Does TensorRT exploit parallelism in a computational graph during inference?


I have a pytorch model, the forward pass looks roughly like the following which I convert to TensorRT 8.4

def forward(x):
    lidar_features = self.lidar_encoder(x['pointcloud'])
    camera_features = self.camera_encoder(x['images'])
    combined_features = torch.stack((lidar_features, camera_features))
    output = self.prediction_head(combined_features)
    return output

During inference, is TensorRT smart enough to know that the lidar encoder and camera encoder can be run at the same time on the GPU, but then a sync needs to be inserted before the torch.stack? Does it do this automatically?


TensorRT Version: 8.4

Can you try running your model with trtexec command, and share the “”–verbose"" log in case if the issue persist

You can refer below link for all the supported operators list, in case any operator is not supported you need to create a custom plugin to support that operation

Also, request you to share your model and script if not shared already so that we can help you better.

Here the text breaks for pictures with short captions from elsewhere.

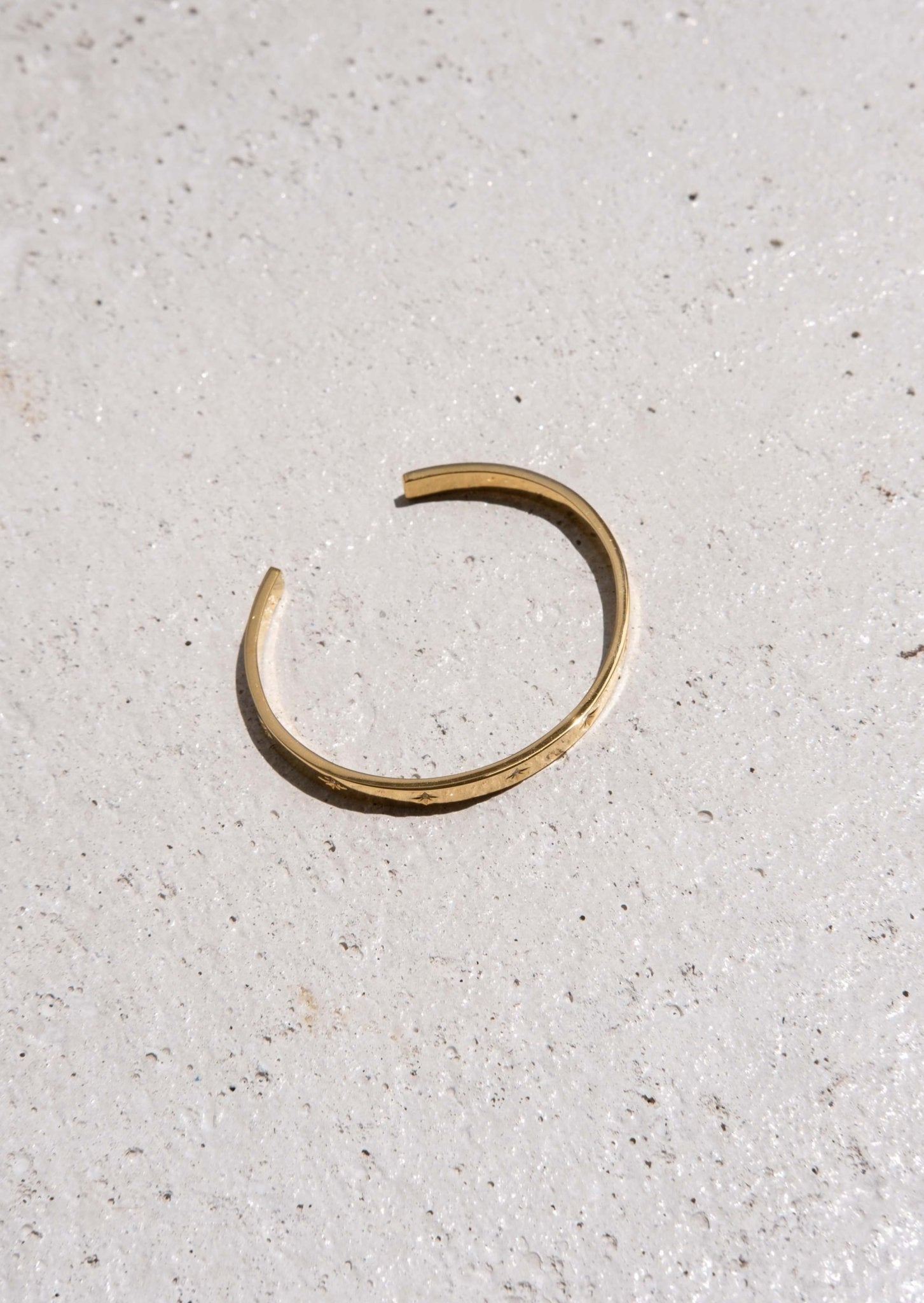 Gold Bangle Bracelet with Star-Set Detailing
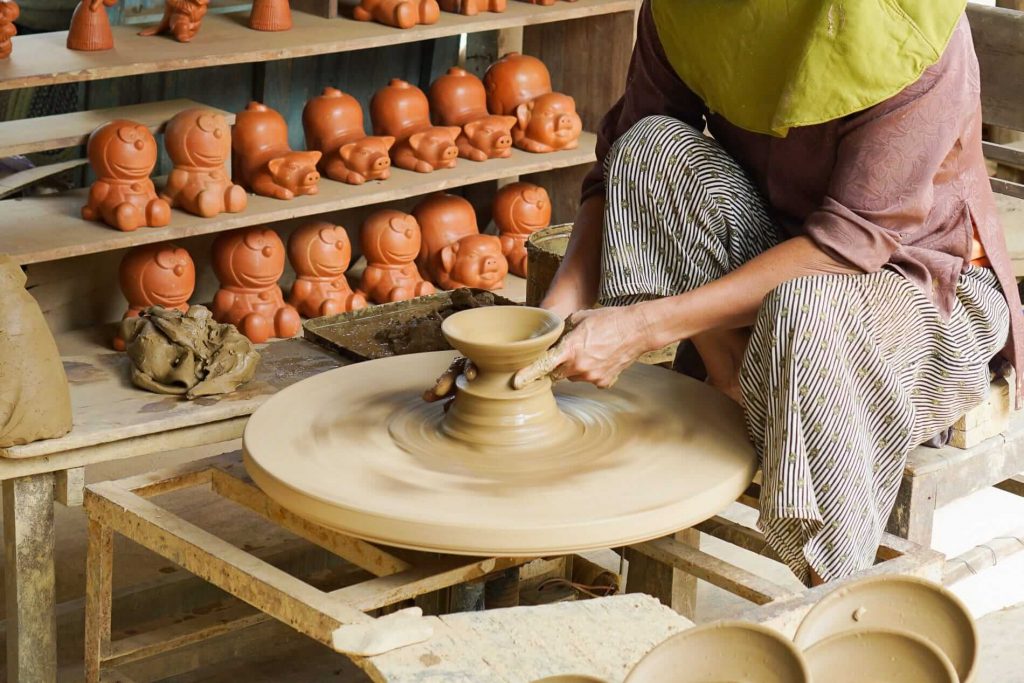 A mixture of hand throwing on a potters wheel and hand building techniques | SJourney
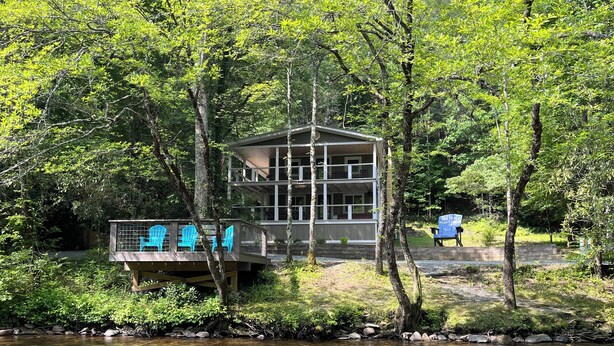 A two-story cabin with a deck overlooking a clear stream, surrounded by dense greenery. - Blue Ridge Riverfront Cabin•2-Level Deck•Sleeps 8 (Blue Ridge)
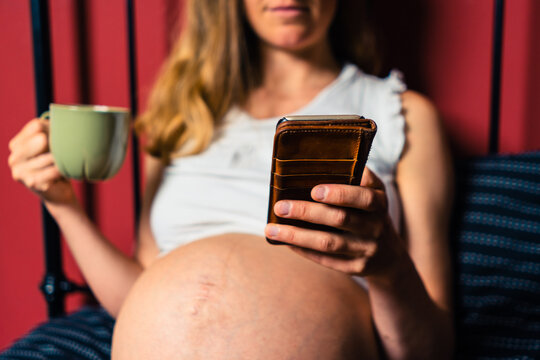 Pregnant woman drinking from mug and using smartphone in bed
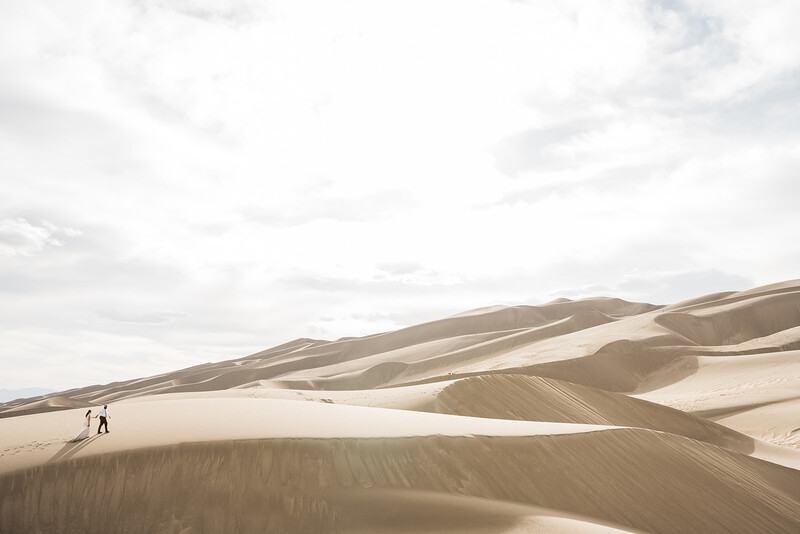 Two hikers walking across vast sand dunes under overcast sky.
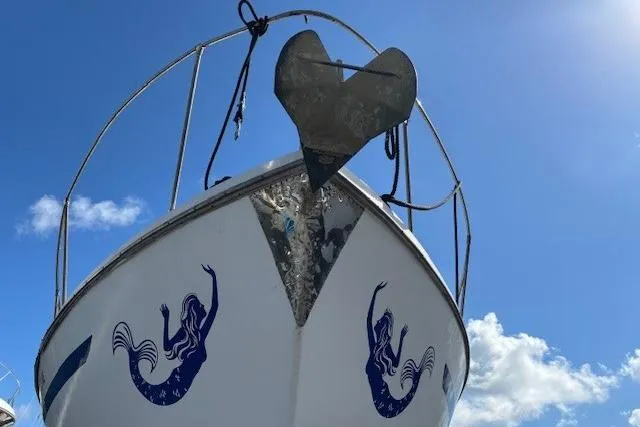 Slide: The Image of 1979 Custom Sun Harbor Sundeck Trawler with mermaid decals and heart-shaped anchor. - 39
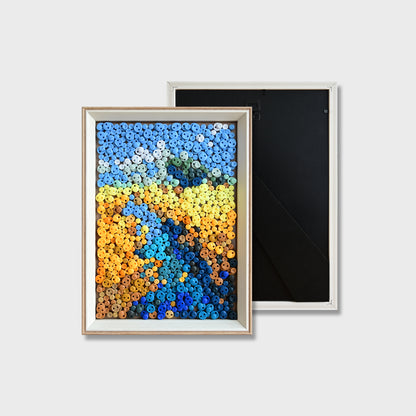 Finished River button art featuring a blue river winding through golden wheat fields under a blue sky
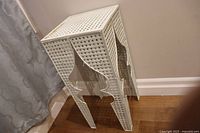 Front angle view of the cream-colored Moroccan style metal stand showing intricate cut-out pattern and overall structure.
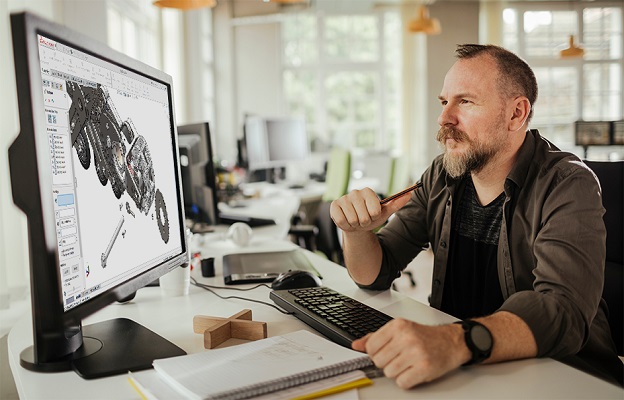 Worker studying a project on computer screens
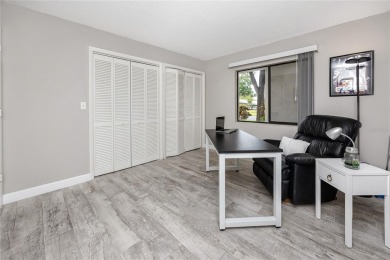 Stunning Waterview Condo in the Gated Community of East Lake on East Lake Woodlands Country Club in Florida - for sale on GolfHomes.com, golf home, golf lot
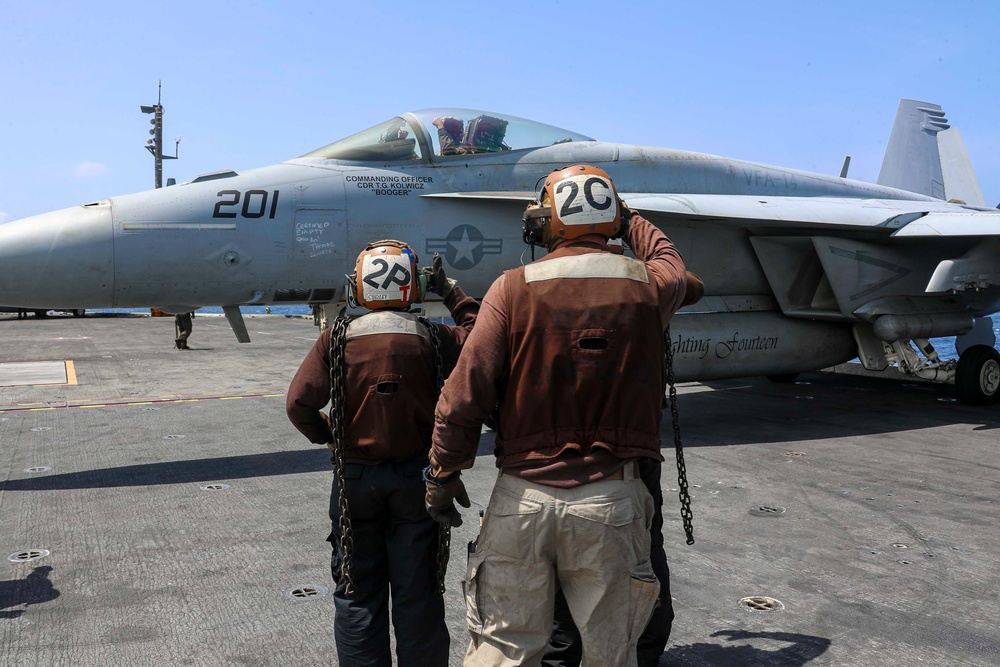 Abraham Lincoln holds an in-flight change of command ceremony for VFA-14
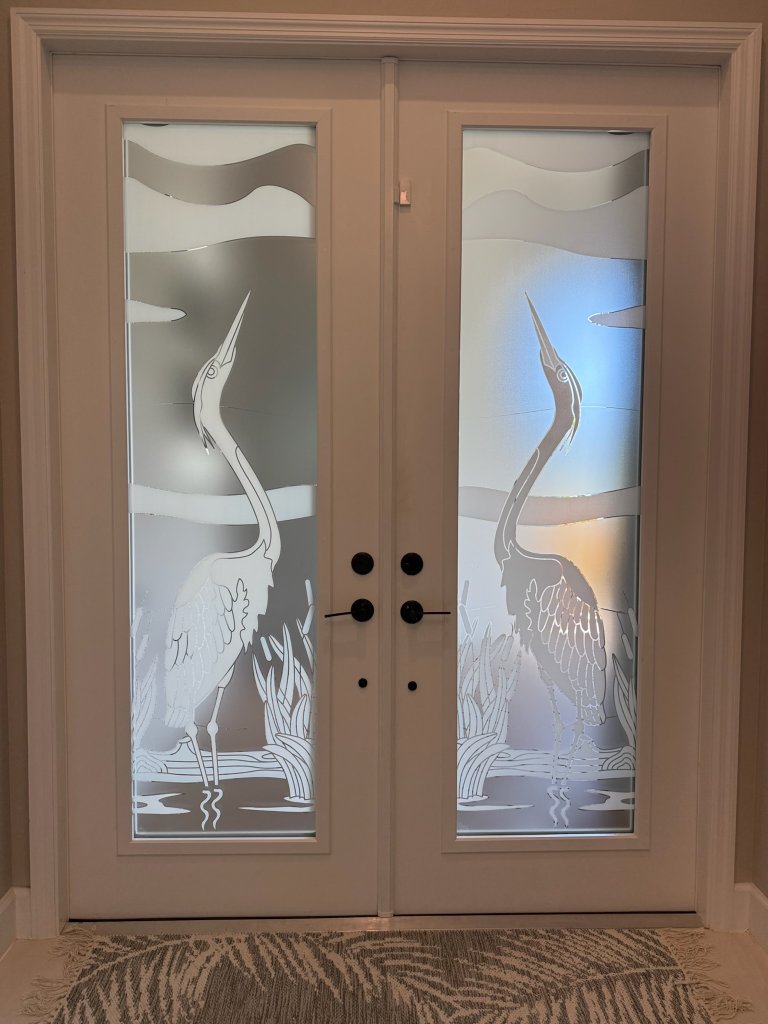 Heron artwork on double entry-door panes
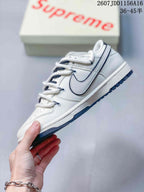 Side view of an off-white low-top sneaker with a layered Swoosh, dark blue trim and matching outsole.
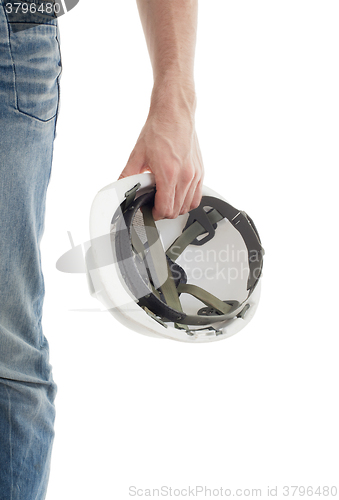 Image of Male engineer in jeans holding white hardhat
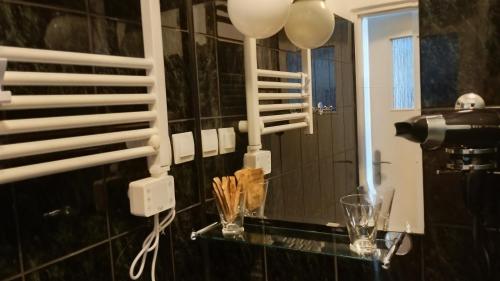 a bathroom with a glass counter and a mirror at u Bozeny pokoje in Dźwirzyno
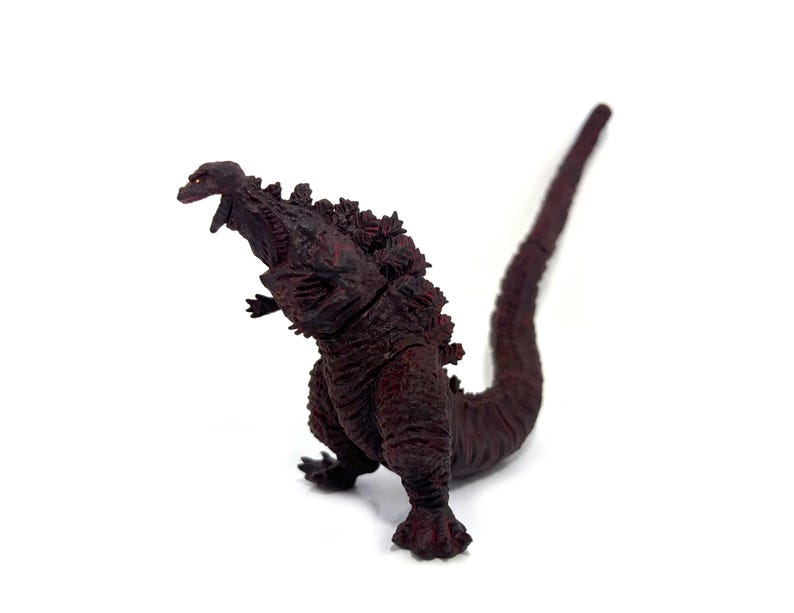 May include: A maroon Godzilla figurine with a textured, spiky back and a long tail. The figure is posed with its mouth open, showcasing its teeth. The toy is set against a white background.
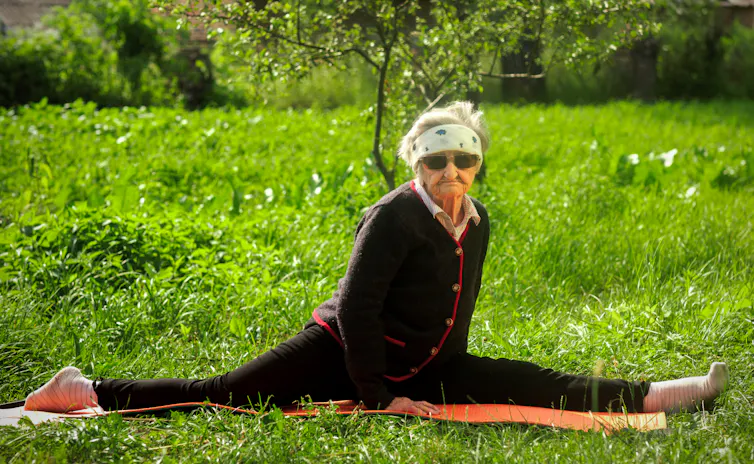 Photo d’une femme très âgée qui fait un grand écart dans son jardin, sur un tapis de sol.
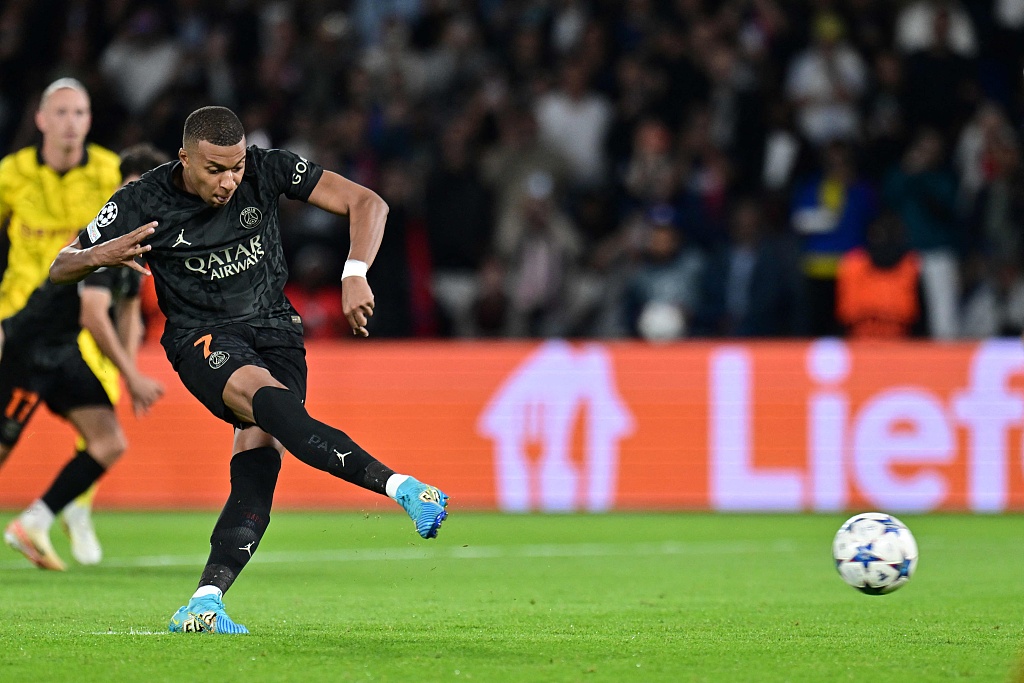 PSG's Kylian Mbappe shoots a penalty kick during their UEFA Champions League clash with Borussia Dortmund at the Parc des Princes stadium in Paris, France, September 19, 2023. /CFP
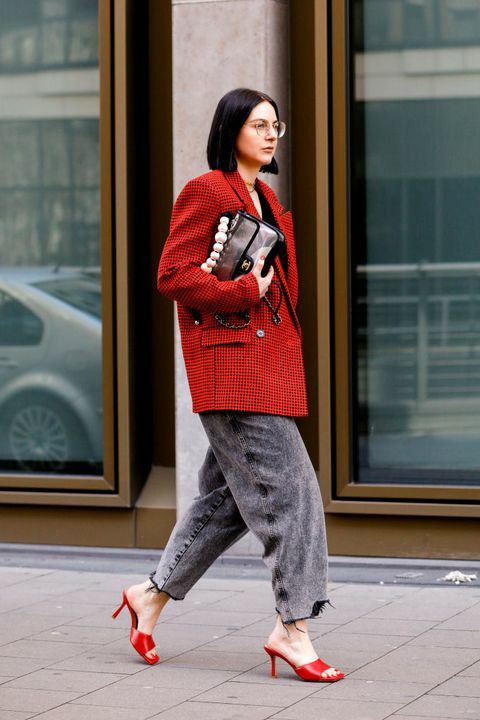 a bold cherry red oversized blazer, grey wideleg jeans, cherry red mules and a bold bag are a super trendy solution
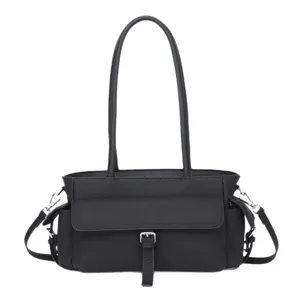 Black leather handbag for women, casual tote shoulder bag with top handle and metal buckle.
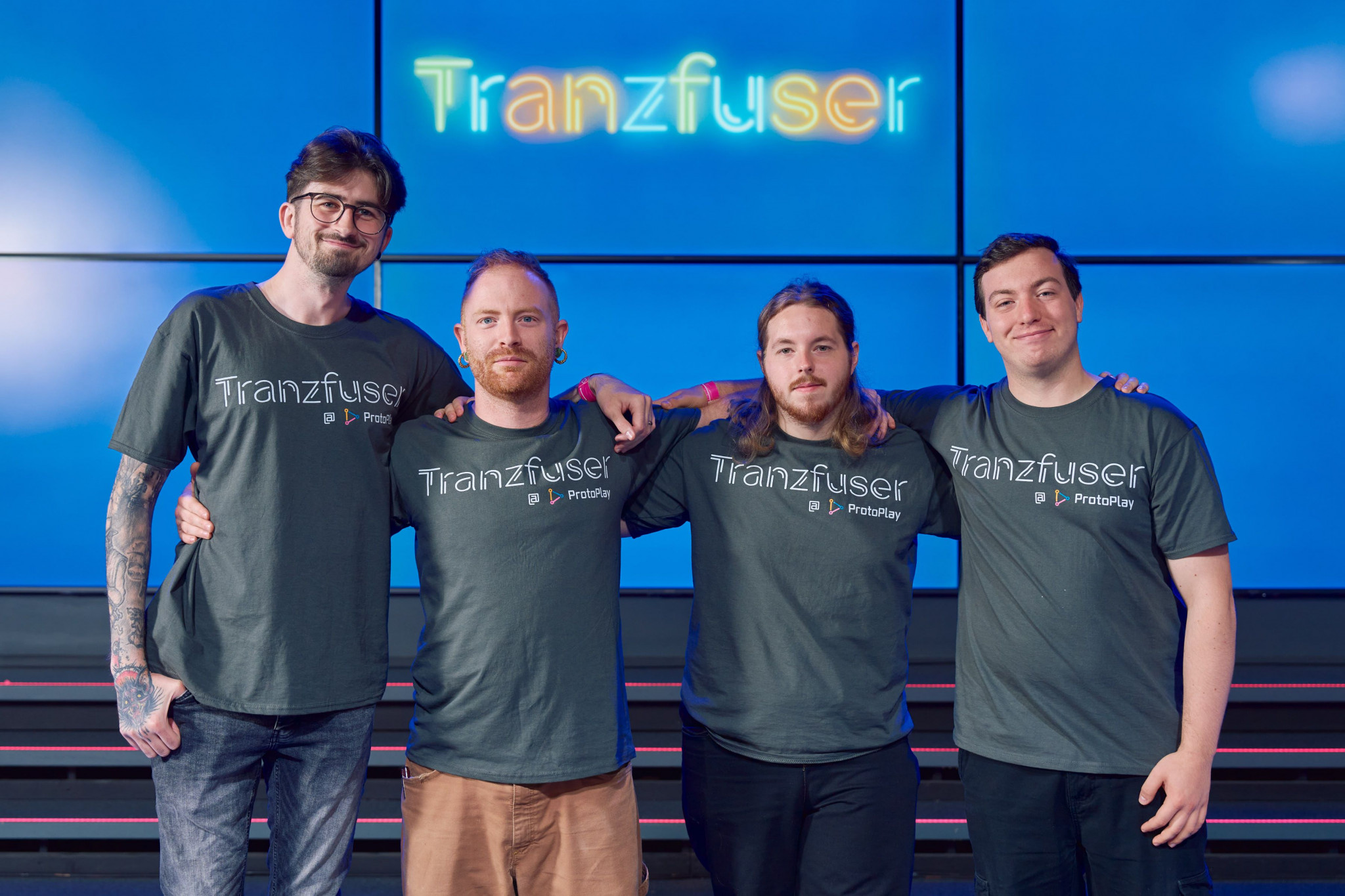 Photo of the four male alumni who are part of the winning team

Meanwhile, for some common errors and queries please refer to below link:


In my experience it doesn’t. You can run NSightSystems (or probably another profiler of your choice) and see the timeline. I think you can imagine that TensorRT is maximizing GPU usage on each layer, so it wouldn’t have any compute power left for running both branches “at the same time” anyway. Also I think you would need to have separate streams to achieve concurrent execution of layers, which as far as I know, tensorrt is only executing in one stream.

If each branch isn’t very computationally intensive, maybe using cuda graphs will help? Developer Guide :: NVIDIA Deep Learning TensorRT Documentation

You could also try to split your model into two pieces and execute them in separate streams. But again, if each branch has maximized GPU usage, there won’t be any performance difference.